GCE will be provide EEOC with a core federal financial service that complies with federal accounting and systems standards as well as improve the agency’s financial management performance and cost controls, said David Winslow, GCE senior vice president.
The agreement comes at a time when the Obama administration has put a freeze on federal agencies’ financial system modernization plans as they are scrutinized and brought in sync with a new policy of getting the systems launched faster and hitting critical goals.
Additionally, the administration launched a cloud-first policy in December 2010-- an key part of the Office of Management and Budget’s 25 point plan for federal IT reform -- stating that agencies must identify and move three applications to the cloud within 18 months.
As agencies' managers look to control costs in a tightened budget environment, they must now consider what applications are suited to the cloud. Cloud computing is an on-demand computing model that allows users to access a shared pool of configurable computing resources that can be rapidly provisioned and released with minimal management effort or service provider interaction.
Industry observers suggest moving e-mail and other Web-based applications to the cloud first. But now it seems that financial management services might also be good candidates.
“Cloud services are expanding beyond e-mail and hosting into the back office of federal agencies,” said Ray Muslimani, GCE president and CEO.

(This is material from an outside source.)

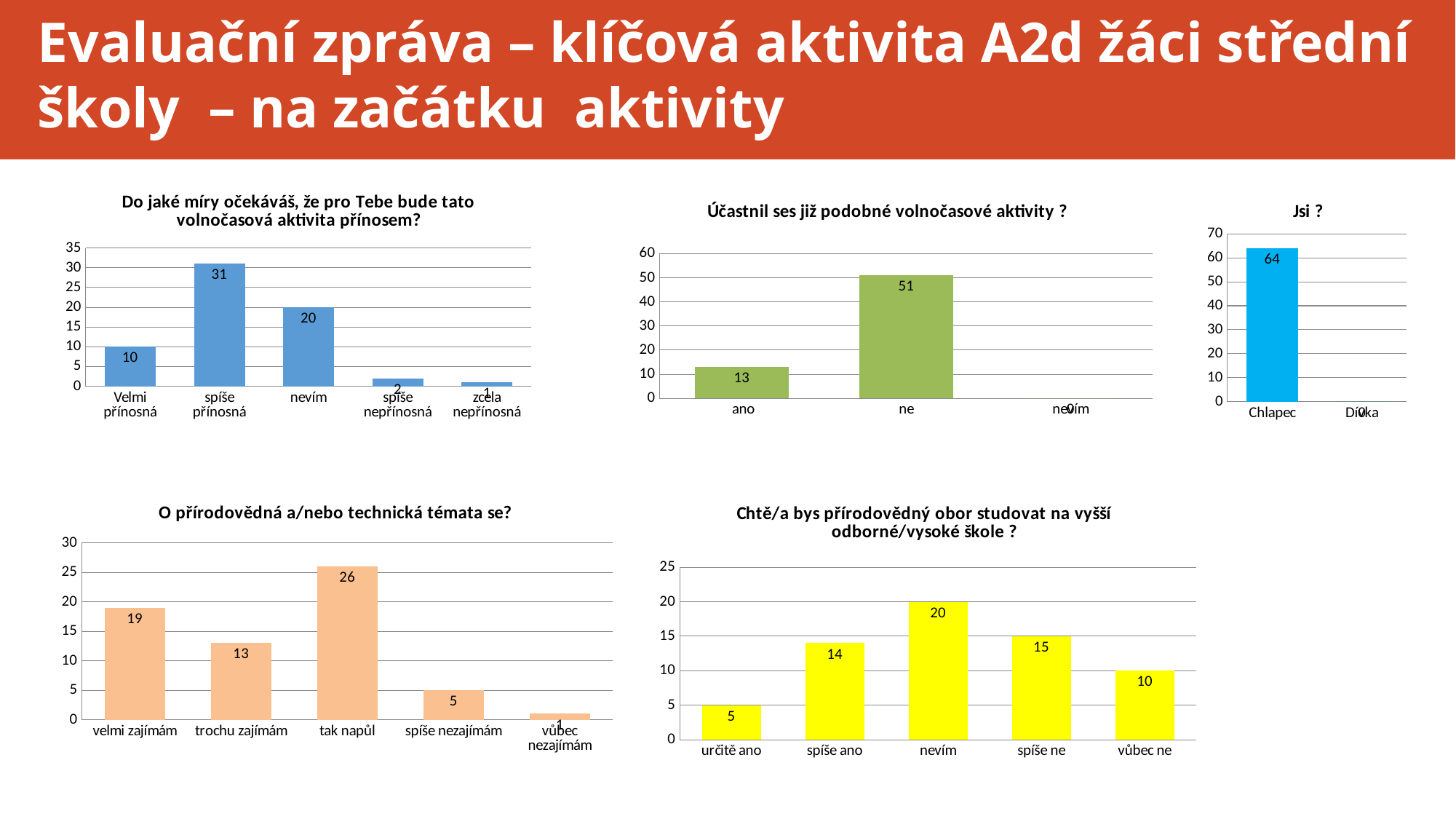
In the chart 'Účastnil ses již podobné volnočasové aktivity ?', what is the difference between 'ne' and 'ano'? 38 In the chart 'Chtě/a bys přírodovědný obor studovat na vyšší odborné/vysoké škole ?', which category has the lowest value? určitě ano What kind of chart is 'Chtě/a bys přírodovědný obor studovat na vyšší odborné/vysoké škole ?'? bar chart In the chart 'Do jaké míry očekáváš, že pro Tebe bude tato volnočasová aktivita přínosem?', what is the value for 'spíše přínosná'? 31 In the chart 'O přírodovědná a/nebo technická témata se?', which category has the highest value? tak napůl In the chart 'Jsi ?', what is the value for 'Chlapec'? 64 In the chart 'O přírodovědná a/nebo technická témata se?', which is larger, 'trochu zajímám' or 'spíše nezajímám'? trochu zajímám In the chart 'Do jaké míry očekáváš, že pro Tebe bude tato volnočasová aktivita přínosem?', which category has the highest value? spíše přínosná In the chart 'O přírodovědná a/nebo technická témata se?', what is the value for 'velmi zajímám'? 19 In the chart 'Jsi ?', how many categories are shown on the x axis? 2 In the chart 'Chtě/a bys přírodovědný obor studovat na vyšší odborné/vysoké škole ?', what is the value for 'nevím'? 20 In the chart 'Účastnil ses již podobné volnočasové aktivity ?', what is the value for 'ne'? 51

Last year, officials with the Department of Labor announced that they had replaced the department’s 20-year old financial management system with a pre-configured solution that could be integrated across more than 22 agencies and organizations. Labor is using GCE’s financial management Shared Service Provider Appliance, which is based on Oracle Financials Release 12. The cloud-based enterprisewide system was installed in 18 months for less that $10 million. As a result, the agency retired its old, Cobol-based, mainframe system.
At the time of the announcement last year, industry observers said that more agencies would follow Labor’s lead.